Announcing the 2024–25 Cohort of Buffett Faculty Fellows
The Northwestern Roberta Buffett Institute for Global Affairs is pleased to announce our cohort of non-residential faculty fellowships for the 2024–25 academic year. These fellowships support Northwestern faculty who are conducting research outside of the contiguous United States.
Iza Ding’s (Political Science) book project Green Waves documents global histories of modern environmentalism, zeroing in on cases across the United States, Europe and Asia. Ding demonstrates the malleability of environmentalism as a political idea from its conservative-romanticist origins, through a liberal movement galvanized by labor activists and anti-war protestors, up to the present, when conservatives are gradually discovering the political limits of climate-change skepticism and denial.
Katherine E. Hoffman’s (Anthropology and MENA Studies) project Adjudicating Family: Islam, Adoption, and Human Rights at Home and in Court examines the lived experiences and legal culture around Islamic guardianship (kafala) and the adoption of North African children in transnational perspective.
As the inaugural Buffett/Kaplan Global Humanities Fellow, Heather Jaber (Communication and Liberal Arts, Northwestern Qatar) will work on her book project Feeling Like the Global South, which offers bahdala—the Arabic word for a humbling ridicule—as an emotions framework for the underlying economy of the Internet and the way it structures global belonging.

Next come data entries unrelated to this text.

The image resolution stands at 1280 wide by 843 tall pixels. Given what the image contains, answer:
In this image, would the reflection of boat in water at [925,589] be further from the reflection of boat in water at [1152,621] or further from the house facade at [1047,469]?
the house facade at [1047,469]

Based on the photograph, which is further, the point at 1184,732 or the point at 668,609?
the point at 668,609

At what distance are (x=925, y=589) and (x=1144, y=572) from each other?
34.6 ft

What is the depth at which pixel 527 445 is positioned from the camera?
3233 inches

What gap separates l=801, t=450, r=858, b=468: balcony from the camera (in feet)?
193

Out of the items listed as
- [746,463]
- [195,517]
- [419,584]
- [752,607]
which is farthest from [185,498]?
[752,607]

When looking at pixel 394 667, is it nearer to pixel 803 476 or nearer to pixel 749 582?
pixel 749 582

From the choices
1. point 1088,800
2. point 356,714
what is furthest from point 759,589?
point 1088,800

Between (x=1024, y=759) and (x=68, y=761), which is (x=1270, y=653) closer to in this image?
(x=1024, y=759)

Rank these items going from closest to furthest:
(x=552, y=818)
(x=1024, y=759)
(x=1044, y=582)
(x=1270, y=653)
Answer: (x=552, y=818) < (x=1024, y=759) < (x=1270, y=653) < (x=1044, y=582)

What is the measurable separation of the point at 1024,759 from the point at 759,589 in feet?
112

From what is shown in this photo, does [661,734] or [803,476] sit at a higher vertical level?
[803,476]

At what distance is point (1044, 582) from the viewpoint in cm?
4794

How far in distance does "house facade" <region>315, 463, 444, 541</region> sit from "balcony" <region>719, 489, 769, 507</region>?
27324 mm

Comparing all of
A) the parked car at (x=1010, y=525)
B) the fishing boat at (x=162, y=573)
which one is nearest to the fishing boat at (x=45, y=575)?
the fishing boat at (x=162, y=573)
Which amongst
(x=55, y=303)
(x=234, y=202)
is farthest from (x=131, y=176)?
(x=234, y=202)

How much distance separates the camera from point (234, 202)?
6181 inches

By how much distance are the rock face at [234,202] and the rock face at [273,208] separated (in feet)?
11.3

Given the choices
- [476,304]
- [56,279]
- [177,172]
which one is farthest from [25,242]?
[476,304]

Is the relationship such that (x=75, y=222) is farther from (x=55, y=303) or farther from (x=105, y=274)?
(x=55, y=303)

Daniel Majchrowicz’s (Asian Languages and Cultures) Hindi: A Global History is a historical and ethnographic study of Hindi’s global rise and stubborn persistence that asks what it might mean to become a citizen of the world through a subaltern language of the global South.
Zekeria Ahmed Salem (Political Science), in a project tentatively titled Islamic Knowledge Unbound: Mauritania and the Making of Global Islamic Authority (19th–21st century), investigates how The Islamic Republic of Mauritania, a little-known corner of the Western Sahara, earned an outsized influence in global arenas of Sunni Islamic knowledge and religious authority.
Özge Samancı (Radio/Television/Film) will work on her graphic novel Not Here But Everywhere, which explores the core questions of international migration studies through an engaging, accessible story of transformational change, cultural difference, and escape from trauma, featuring two main characters from Turkey and the United States.
Elizabeth Son (Theatre), in Holding Histories: Korean Diasporic Women’s Art and Activism, explores how contemporary Korean diasporic women harness the power of embodied culture to grapple with histories of social and political violence. Her project showcases the richness of Korean diasporic women’s aesthetic innovations and activist collaborations in addressing issues around peace and security, racial and gender-based justice, and environmentalism and sustainability.
Christopher Udry (Economics), in Economic Organization of Households and Communities in West Africa, will focus on changes in institutions, with particular attention to seasonality, risk and economic, social and environmental heterogeneity.
In the academic year following their fellowships, these faculty will give public talks at the Buffett Institute to share their new work.